1. No one shows up for anything anymore.
2. No one tells me anything anymore.
2a. No one has fights anymore.
3. No one invites me to anything anymore.
4. They have created a new world order.
5. Did I mention that blogs are ruining my life?

Read the whole thing. It reminds me a bit of how my mother used to complain -- twenty years before email became popular -- that because of cheap phone calls, no one wrote letters anymore. Though my mother never ended her complaints in such a dramatic way:

Listen. My name is Whitney Pastorek, and I do not have a blog. I am not on Friendster, I do not live in Williamsburg, and I do not think Death Cab for Cutie is a particularly great band.

But I exist. I am a good person, a good friend, and my thoughts and opinions have weight and merit. The bloggers do not control me -- they only control each other and massive amounts of bandwidth, which isn't even a real thing, just something made up by web-hosting companies to charge more! People! If you find yourself on the lower levels of the B.C.S., join with me in saying NO! NO to letting them diminish our self-worth! NO to letting them drag us out to flash mobs! Turn your faces to the sun! Stand and fight!

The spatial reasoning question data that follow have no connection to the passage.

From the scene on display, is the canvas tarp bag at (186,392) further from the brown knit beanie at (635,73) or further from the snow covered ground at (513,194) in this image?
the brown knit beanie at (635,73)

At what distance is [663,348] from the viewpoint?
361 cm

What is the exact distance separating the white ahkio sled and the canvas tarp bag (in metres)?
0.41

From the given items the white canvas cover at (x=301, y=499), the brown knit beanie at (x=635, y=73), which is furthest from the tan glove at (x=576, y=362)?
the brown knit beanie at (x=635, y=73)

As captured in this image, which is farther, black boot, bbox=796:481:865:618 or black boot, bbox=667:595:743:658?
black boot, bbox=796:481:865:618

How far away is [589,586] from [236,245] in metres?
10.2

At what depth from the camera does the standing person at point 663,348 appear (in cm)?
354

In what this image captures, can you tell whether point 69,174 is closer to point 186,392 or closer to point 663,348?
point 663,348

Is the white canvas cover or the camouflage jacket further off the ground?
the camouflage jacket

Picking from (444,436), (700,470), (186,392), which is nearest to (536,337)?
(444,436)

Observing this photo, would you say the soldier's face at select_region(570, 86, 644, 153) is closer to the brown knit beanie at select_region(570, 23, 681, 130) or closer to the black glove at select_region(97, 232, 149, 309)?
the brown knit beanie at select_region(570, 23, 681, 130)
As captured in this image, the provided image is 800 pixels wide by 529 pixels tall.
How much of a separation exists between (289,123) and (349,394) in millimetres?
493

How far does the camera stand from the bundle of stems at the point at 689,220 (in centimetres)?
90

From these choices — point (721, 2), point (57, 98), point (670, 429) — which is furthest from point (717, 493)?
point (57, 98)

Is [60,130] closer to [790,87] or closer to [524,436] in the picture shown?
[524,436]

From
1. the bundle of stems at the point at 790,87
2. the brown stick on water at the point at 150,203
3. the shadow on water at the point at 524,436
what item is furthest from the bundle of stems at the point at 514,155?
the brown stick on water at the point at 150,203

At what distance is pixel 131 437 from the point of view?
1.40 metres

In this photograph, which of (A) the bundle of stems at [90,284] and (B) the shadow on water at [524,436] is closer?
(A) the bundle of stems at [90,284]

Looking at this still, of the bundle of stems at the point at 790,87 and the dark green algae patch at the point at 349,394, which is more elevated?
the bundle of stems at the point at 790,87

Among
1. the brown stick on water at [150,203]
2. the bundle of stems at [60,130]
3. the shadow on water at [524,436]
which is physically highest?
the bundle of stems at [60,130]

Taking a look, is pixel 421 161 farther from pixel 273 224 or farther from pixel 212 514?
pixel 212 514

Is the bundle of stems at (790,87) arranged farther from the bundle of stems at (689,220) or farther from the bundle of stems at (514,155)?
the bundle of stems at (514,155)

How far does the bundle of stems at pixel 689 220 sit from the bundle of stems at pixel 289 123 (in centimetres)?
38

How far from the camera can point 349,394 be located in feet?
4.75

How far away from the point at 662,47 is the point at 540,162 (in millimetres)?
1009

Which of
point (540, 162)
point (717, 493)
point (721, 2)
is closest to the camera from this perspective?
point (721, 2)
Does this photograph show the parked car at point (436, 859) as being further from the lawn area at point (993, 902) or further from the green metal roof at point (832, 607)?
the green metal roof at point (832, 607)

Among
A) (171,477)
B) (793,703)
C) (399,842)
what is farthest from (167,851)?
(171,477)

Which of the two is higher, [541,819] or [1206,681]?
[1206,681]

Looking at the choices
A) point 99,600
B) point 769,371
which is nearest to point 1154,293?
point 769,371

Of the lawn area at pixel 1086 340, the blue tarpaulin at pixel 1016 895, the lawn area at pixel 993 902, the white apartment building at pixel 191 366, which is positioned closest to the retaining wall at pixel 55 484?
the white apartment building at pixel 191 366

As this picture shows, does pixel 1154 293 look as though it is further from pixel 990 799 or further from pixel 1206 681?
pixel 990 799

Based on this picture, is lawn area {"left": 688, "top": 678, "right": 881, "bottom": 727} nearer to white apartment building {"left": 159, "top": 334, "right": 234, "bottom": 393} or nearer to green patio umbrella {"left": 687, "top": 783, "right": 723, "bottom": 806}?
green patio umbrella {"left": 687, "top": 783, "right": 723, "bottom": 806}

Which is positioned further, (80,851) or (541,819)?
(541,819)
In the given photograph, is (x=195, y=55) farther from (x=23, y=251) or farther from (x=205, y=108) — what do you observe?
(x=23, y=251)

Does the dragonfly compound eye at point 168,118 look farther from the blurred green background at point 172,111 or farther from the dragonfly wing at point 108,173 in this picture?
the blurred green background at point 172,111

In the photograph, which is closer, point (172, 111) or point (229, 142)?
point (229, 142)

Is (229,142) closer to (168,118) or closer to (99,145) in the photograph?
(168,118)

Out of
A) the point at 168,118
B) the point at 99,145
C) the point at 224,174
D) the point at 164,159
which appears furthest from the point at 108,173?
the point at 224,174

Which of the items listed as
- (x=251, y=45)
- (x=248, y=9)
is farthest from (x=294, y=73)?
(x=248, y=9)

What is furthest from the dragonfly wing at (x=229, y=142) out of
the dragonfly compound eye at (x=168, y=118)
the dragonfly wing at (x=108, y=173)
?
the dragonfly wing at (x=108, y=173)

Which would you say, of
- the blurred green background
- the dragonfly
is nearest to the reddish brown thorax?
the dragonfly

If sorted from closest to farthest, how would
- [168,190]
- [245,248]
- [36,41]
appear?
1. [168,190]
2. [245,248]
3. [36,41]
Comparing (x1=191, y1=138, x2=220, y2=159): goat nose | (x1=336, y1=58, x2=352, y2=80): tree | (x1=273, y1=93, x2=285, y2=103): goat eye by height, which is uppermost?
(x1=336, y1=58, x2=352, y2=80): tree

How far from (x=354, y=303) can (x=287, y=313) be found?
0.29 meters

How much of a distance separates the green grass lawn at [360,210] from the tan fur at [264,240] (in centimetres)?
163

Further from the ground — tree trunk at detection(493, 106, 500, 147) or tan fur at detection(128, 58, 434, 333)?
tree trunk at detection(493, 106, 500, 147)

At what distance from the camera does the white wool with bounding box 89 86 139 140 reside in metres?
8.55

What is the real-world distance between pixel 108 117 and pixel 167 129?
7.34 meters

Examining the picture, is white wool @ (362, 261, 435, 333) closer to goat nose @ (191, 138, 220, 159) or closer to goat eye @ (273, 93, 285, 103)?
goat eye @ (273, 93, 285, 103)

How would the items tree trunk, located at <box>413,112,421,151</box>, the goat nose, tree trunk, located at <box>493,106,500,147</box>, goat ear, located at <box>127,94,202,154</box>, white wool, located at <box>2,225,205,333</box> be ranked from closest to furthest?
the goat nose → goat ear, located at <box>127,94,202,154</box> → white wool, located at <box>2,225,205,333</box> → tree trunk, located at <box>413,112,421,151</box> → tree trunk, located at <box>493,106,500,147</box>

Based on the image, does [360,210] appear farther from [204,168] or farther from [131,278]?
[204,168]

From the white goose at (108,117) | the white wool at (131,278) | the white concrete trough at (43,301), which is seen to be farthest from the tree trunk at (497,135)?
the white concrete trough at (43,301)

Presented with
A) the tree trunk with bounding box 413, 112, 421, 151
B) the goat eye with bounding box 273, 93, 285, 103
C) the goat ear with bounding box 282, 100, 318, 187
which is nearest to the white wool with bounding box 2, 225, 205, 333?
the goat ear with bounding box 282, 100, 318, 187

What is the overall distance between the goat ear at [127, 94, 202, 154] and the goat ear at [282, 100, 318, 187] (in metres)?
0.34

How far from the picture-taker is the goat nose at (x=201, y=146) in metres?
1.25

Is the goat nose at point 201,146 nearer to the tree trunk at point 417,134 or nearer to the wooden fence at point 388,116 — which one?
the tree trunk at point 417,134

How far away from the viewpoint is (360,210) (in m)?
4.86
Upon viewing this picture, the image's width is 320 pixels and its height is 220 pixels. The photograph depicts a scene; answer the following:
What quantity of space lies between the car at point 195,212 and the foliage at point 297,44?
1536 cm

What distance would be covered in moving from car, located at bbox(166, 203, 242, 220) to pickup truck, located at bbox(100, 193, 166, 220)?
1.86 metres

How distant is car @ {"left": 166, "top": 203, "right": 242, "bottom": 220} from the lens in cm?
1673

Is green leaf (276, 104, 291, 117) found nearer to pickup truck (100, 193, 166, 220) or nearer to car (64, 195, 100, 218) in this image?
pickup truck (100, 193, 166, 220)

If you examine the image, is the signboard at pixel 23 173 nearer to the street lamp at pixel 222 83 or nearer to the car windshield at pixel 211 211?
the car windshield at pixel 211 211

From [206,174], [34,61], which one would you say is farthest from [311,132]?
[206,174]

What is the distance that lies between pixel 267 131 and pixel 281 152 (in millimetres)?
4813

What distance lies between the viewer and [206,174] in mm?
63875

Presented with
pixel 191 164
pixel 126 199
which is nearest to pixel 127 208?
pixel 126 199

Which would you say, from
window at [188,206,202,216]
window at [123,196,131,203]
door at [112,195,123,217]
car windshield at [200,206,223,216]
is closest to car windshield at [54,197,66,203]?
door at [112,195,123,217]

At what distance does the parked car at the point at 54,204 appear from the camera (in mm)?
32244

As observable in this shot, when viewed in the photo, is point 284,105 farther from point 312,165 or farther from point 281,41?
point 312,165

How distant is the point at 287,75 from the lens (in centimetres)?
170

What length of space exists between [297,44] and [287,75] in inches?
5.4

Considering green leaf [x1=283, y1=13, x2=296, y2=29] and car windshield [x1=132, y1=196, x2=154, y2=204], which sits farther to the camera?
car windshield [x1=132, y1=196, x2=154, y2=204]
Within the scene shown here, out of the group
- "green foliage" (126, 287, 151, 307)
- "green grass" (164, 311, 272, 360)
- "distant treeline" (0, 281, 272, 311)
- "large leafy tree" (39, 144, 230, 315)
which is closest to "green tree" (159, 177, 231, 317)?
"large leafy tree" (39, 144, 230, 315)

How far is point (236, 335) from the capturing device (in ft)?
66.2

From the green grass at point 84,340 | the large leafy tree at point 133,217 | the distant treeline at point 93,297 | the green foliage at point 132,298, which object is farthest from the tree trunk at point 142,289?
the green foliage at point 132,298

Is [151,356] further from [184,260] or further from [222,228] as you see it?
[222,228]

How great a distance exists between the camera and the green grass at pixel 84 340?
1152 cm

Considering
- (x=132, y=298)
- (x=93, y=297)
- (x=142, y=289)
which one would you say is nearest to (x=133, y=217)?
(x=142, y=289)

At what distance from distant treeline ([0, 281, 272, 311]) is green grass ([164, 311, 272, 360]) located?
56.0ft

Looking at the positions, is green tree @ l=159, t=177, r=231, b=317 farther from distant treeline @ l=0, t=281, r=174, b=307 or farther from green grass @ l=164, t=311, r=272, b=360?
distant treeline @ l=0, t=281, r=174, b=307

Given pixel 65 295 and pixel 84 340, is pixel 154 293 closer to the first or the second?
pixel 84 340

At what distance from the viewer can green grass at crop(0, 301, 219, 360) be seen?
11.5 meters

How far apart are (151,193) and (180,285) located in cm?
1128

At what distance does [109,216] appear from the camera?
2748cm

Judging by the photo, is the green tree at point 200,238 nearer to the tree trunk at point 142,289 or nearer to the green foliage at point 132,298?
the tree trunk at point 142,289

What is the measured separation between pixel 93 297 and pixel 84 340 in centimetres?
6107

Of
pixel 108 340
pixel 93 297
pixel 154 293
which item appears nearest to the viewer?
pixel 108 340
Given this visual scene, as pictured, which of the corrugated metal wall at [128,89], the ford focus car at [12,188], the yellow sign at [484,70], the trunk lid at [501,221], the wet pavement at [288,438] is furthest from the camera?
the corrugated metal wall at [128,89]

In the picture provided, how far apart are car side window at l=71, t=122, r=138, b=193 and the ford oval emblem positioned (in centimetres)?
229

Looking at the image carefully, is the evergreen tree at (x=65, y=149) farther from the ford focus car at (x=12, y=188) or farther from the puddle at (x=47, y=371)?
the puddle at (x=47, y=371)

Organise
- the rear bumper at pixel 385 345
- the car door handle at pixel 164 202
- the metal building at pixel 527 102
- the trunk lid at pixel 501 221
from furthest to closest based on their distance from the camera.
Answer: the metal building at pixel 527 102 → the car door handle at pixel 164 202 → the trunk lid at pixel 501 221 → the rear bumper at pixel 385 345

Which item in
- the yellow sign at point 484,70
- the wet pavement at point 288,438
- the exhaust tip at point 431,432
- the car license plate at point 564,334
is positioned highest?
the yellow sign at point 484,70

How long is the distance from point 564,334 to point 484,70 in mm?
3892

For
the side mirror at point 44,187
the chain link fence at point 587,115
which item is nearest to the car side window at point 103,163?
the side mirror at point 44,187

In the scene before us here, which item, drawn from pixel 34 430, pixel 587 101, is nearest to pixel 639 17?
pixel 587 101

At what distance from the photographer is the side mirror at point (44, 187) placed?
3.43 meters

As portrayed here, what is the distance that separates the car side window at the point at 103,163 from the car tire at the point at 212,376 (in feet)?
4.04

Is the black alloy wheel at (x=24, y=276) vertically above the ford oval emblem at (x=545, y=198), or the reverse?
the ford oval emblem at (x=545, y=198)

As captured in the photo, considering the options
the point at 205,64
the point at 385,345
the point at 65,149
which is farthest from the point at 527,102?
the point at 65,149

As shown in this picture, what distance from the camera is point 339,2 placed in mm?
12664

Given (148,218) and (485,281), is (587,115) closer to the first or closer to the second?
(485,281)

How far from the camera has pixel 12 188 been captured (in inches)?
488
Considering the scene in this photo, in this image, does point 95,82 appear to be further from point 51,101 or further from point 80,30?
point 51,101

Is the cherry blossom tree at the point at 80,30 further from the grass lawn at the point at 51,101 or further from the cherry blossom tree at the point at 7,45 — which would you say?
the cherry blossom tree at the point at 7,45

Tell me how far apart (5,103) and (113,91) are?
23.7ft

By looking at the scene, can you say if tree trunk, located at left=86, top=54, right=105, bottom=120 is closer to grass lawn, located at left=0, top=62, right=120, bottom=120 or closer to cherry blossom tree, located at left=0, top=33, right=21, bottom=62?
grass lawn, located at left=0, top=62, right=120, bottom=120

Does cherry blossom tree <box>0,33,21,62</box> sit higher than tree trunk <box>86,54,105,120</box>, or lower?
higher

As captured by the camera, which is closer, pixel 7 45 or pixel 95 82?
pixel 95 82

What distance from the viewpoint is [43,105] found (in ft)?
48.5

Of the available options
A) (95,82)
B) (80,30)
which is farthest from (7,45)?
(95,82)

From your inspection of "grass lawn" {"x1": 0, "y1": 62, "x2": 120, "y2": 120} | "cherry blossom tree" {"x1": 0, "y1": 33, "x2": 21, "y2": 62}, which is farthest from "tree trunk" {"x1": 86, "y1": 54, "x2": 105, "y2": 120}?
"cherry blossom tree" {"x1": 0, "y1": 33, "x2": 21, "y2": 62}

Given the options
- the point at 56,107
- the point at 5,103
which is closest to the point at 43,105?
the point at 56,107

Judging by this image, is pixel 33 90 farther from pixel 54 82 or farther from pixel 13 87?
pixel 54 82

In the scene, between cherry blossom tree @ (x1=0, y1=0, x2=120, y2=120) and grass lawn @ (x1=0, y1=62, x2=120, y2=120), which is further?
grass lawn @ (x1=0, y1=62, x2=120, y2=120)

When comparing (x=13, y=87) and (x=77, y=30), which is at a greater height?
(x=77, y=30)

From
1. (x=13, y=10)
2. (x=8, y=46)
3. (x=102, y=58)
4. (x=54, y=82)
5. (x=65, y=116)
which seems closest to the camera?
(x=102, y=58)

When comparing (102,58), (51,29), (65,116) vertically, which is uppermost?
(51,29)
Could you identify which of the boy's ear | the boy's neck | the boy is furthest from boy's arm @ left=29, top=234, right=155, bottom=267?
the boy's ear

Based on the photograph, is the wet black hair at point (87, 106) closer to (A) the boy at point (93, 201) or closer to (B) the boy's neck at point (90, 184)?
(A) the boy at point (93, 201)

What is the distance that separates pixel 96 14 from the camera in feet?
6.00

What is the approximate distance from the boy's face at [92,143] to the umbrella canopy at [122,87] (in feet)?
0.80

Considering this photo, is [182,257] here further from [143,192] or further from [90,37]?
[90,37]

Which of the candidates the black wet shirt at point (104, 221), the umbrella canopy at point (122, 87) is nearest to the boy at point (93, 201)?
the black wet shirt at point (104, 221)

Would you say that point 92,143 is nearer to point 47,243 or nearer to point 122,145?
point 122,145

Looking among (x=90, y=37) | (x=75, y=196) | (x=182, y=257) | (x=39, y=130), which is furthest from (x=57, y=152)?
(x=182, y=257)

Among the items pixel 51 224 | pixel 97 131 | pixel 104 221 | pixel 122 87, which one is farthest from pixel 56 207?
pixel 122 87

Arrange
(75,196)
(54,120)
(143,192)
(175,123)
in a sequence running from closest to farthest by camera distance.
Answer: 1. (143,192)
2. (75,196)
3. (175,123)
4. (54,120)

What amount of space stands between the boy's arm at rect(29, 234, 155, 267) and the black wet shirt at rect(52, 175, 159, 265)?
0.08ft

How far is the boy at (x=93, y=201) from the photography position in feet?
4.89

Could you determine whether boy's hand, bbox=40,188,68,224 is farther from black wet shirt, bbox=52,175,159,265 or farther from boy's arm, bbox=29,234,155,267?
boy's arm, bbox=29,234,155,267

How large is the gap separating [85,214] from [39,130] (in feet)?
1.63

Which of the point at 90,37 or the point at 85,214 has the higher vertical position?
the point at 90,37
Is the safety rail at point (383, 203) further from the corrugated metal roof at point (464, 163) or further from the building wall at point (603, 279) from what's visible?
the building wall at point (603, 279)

My mother, while complaining about the Demise of the Letter, nevertheless participated in the new long-distance telephone culture of the 1960's. She was reluctant at first -- through the 1950s, not only were long-distance calls prohibitively expensive, but we also had a party line, so that tying up the phone even for local calls was avoided as anti-social. But before long she was the center of an active network of telephone-mediated communication. Likewise, I'm inclined to feel that Ms. Pastorek, who seems overly sensitive to status indicators, should Get Over It and start to participate in the culture that she feels excluded from. There are no barriers, last I looked -- anybody can go to typepad or wherever and start a blog, if they want to.

But the fact that I feel obscurely bad about not having noticed Pastorek's article for a full six weeks is troubling, I'll admit, even though I've long since made my peace with the fact that the world is full of loops that I'm out of.